1. Introdução
A discussão em torno das intervenções em saúde e do seu desenho, não é nova, esta ganha novo protagonismo na era da saúde 4.0 e dos debates sobre a necessidade de centrar o cuidado no cidadão, integrando os cuidados e responsabilizando as pessoas pelos seus processos de saúde-doença, integrados nos projetos de vida de cada um.
Partindo do pressuposto que intervenção em saúde pode ser definida como o conjunto de ações planeadas para prevenir ou reduzir um problema de saúde específico, ou os determinantes do problema, numa determinada população, percebe-se que a intervenção tende a ser orientada de forma a promover uma mudança social-psicológica e individual na população-alvo (Wight et al., 2016).
Face ao exposto o desenho de uma intervenção em saúde é mais do que o passo que ocorre entre a ideia e a conceção de uma intervenção até que esta mesma esteja pronta para a viabilidade formal, teste piloto ou teste de efetividade antes de uma avaliação global (Hoddinott, 2015). Ela deve responder às necessidades da pessoa, suas expectativas e preferências individuais, como defendem as diferentes correntes de Prática Baseada na Evidência (Apóstolo 2017, Canadian Institutes of Health Research, 2014) e os cuidados centrados na pessoa.
O guia do Medical Research Council (MRC), revisto por Skivington et al. (2021) propõe quatro fases no desenvolvimento e avaliação de intervenções complexas: desenvolvimento e identificação, viabilidade e teste piloto, avaliação, e implementação na prática (Skivington et al., 2021). O primeiro passo neste processo é o ‘desenho’ que é quando a «intervenção tem de ser desenvolvida ao ponto em que é razoável esperar que o seu efeito seja efetivo (Hoddinott, 2015). Com alguns autores a advogarem que no desenho da intervenção sejam envolvidas as pessoas, famílias e comunidades (Jesson, & McNaughton, 2020).
Os estudos desta fase podem envolver a avaliação de bases de dados em relação a evidência publicada e pesquisa primária ou atividades prévias com a população alvo. Na prática, o desenho da intervenção é contínuo ao longo de todo o processo, visto que mudanças estão sempre a ocorrer quando uma intervenção está a ser testada, avaliada e implementada (Craig et al., 2008; O'Cathain et al., 2019; Hoddinott, 2015; Skivington et al., 2021).
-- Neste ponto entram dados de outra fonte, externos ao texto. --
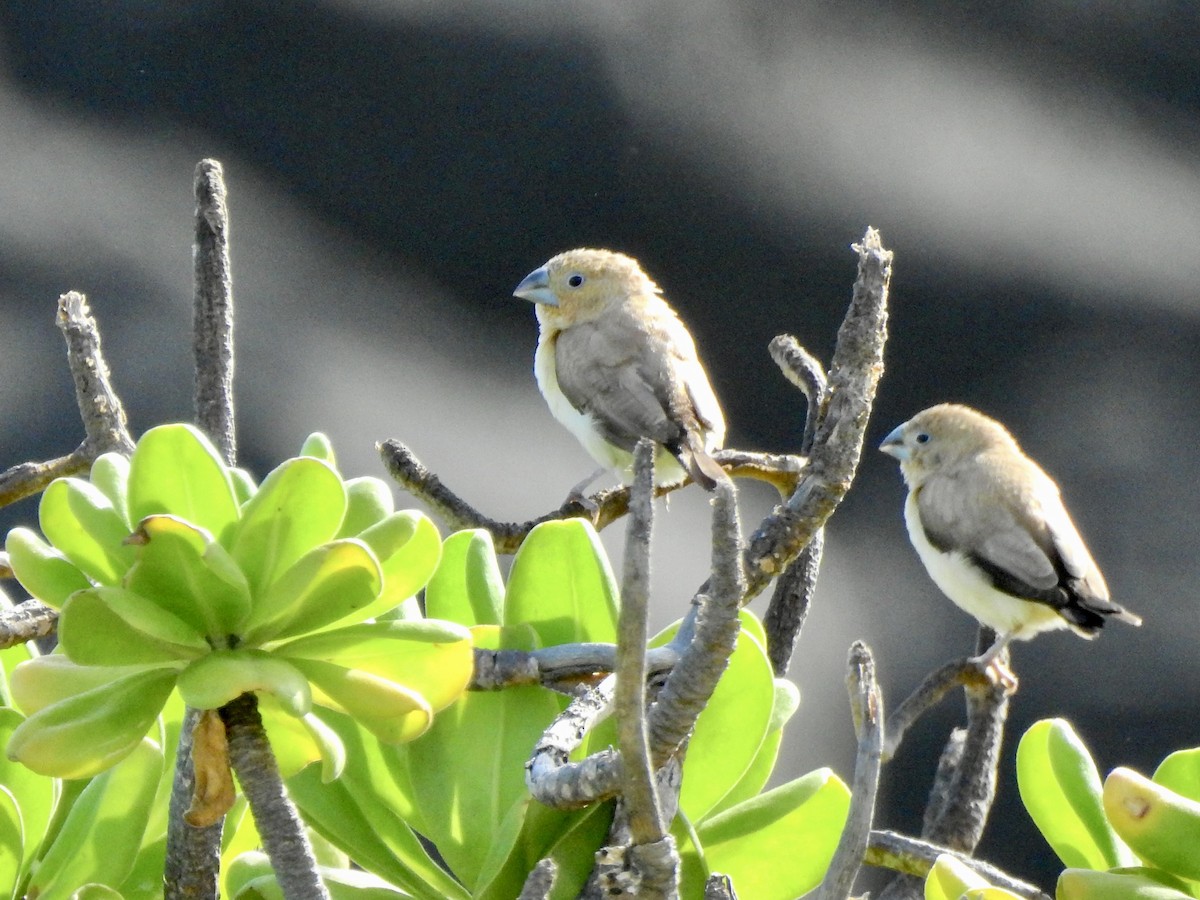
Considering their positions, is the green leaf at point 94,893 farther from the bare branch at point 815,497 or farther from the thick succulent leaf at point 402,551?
the bare branch at point 815,497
Os resultados de algumas revisões sistemáticas referem que as intervenções que são desenvolvidas através de um processo sistemático e estruturado como o desenho são mais efetivas na resposta contra problemas de saúde (Garba & Gadanya, 2017; Lamort‐Bouché et al., 2018), pois são fundamentadas na compreensão do problema e projetadas para responder a como esse mesmo problema é vivenciado pela população-alvo no contexto de interesse (van Meijel et al., 2004).
Os estudos sobre a orientação prática para os profissionais de saúde e investigadores que expliquem os estágios essenciais do desenho da intervenção são escassos (Wight et al., 2016). E apesar de haver um acordo generalizado sobre a importância da estrutura conceptual, os investigadores frequentemente preocupam-se mais com a validade interna da experiência do que a construção de intervenções válidas, com envolvimento dos destinatários dos cuidados, até para a compreensão de como a intervenção pode ser adaptada/adequada ao ambiente da prática clínica e ao contexto específico, com os seus determinantes sociais, culturais, económicos e de políticas de saúde (Wight et al., 2016; O'Cathain et al., 2019).
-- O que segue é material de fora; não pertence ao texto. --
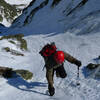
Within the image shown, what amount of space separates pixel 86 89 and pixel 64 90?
3.06 feet

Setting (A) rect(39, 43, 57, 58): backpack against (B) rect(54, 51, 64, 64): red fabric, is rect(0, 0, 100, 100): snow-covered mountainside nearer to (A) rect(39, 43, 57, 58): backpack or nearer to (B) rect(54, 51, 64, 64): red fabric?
(B) rect(54, 51, 64, 64): red fabric

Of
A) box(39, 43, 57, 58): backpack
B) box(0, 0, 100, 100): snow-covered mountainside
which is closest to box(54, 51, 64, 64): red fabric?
box(39, 43, 57, 58): backpack

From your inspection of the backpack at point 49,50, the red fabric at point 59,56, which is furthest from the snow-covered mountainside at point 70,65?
the backpack at point 49,50

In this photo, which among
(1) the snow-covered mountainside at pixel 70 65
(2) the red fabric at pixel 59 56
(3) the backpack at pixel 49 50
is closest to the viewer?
(2) the red fabric at pixel 59 56

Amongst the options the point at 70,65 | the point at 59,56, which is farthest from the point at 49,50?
the point at 70,65

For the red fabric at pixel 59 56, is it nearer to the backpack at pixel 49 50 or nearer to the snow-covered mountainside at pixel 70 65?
the backpack at pixel 49 50

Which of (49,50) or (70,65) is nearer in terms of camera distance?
(49,50)

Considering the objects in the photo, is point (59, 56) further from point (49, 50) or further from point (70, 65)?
point (70, 65)

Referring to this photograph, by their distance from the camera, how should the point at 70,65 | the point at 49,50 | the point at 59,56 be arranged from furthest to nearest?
1. the point at 70,65
2. the point at 49,50
3. the point at 59,56

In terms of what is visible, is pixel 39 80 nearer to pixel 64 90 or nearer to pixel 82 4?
pixel 64 90

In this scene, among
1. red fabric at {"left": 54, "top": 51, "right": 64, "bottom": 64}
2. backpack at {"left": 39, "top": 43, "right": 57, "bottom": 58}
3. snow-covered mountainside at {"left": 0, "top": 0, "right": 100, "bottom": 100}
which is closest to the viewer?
red fabric at {"left": 54, "top": 51, "right": 64, "bottom": 64}

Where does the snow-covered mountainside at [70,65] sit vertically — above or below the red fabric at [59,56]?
below

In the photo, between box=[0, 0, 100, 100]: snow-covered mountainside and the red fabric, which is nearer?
the red fabric

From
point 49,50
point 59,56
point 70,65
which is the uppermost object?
point 49,50
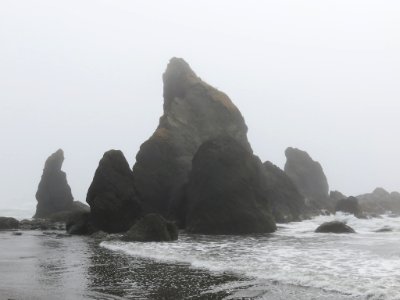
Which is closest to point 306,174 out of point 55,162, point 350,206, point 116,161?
point 350,206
A preocupação crescente em relação ao desenho de intervenções, implica um bom planeamento para aumentar a probabilidade, de essas mesmas intervenções, serem efetivas quando avaliadas e de, eventualmente, serem adotadas na prática (O'Cathain et al., 2019). É impossível falar da integridade das intervenções sem considerar um bom desenho conceptual que sustente a mesma (Muller et al., 2019; Thirsk & Clark, 2017; Renjith et al., 2021).
Tem havido uma procura crescente por novas intervenções, visto que profissionais de saúde lidam cada vez mais com problemas complexos, como a integração da saúde e ajuda social, risco associado ao estilo de vida e o uso da tecnologia e-health (O'Cathain et al., 2019), entre outros desafios. Como tal, antes de implementar as intervenções é necessário garantir a sua qualidade e segurança, visto que um desenho de intervenção precário pode gastar recursos públicos através de avaliações cara e, ou pior, a implementação de intervenções que são ineficazes (Wight et al., 2016; O'Cathain et al., 2019).
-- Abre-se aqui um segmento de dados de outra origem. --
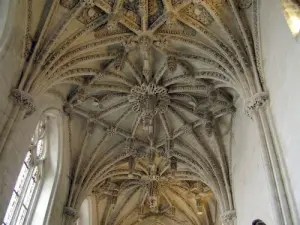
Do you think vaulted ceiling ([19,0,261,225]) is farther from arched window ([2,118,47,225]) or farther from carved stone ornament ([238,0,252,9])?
arched window ([2,118,47,225])

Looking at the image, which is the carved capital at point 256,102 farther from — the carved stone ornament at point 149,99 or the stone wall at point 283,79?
the carved stone ornament at point 149,99

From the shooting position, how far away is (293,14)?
9.52 metres

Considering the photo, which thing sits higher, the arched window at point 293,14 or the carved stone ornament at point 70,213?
the arched window at point 293,14

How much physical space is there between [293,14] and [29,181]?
9.63 meters

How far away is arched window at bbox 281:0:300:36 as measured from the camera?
934cm

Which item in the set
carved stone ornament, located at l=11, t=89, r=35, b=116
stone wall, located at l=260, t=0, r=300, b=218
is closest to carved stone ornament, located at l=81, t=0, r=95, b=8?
carved stone ornament, located at l=11, t=89, r=35, b=116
Assim, intervenções em saúde devem ser cuidadosamente desenhadas e desenvolvidas de maneira a potenciar a resposta a problemas de saúde (Moore et al., 2019), para que estas sejam ajustadas e eficazes no seu propósito de forma a serem implementadas como planeadas com fim de evitar danos ao doente e comunidade (O'Cathain et al., 2019).
A natureza e força das intervenções de enfermagem são frequentemente questionadas, nomeadamente pelos revisores científicos (Coon et al., 2001). Previamente, a estrutura e os guias para a pesquisa do desenho da intervenção eram baseadas em paradigmas em que a questão de pesquisa era para identificar se a intervenção era efetiva ou não. No entanto, intervenções impulsionadas principalmente por esta questão frequentemente falhavam em serem implementáveis, custo-efetivas, transferíveis e fazíveis na prática (Conn et al., 2001). Por sua vez, a nova estruturação adota uma abordagem pluralista, identificando quatro perspetivas que podem ser usadas para orientar o projeto e condução da pesquisa da intervenção: eficácia, efetividade, base teórica e sistemas. Embora cada perspetiva de pesquisa sugira diferentes tipos de questões de pesquisa, elas devem ser consideradas como sobrepostas em vez de mutuamente exclusivas (Conn et al., 2001). Mudar o foco da “questão binária da eficácia” para se e como a intervenção será aceitável, implementável, custo-eficiente, escalável e transferível por vários contextos ajudou a promover soluções para a prática (Raine, Fitzpatrik & de Pury, 2016).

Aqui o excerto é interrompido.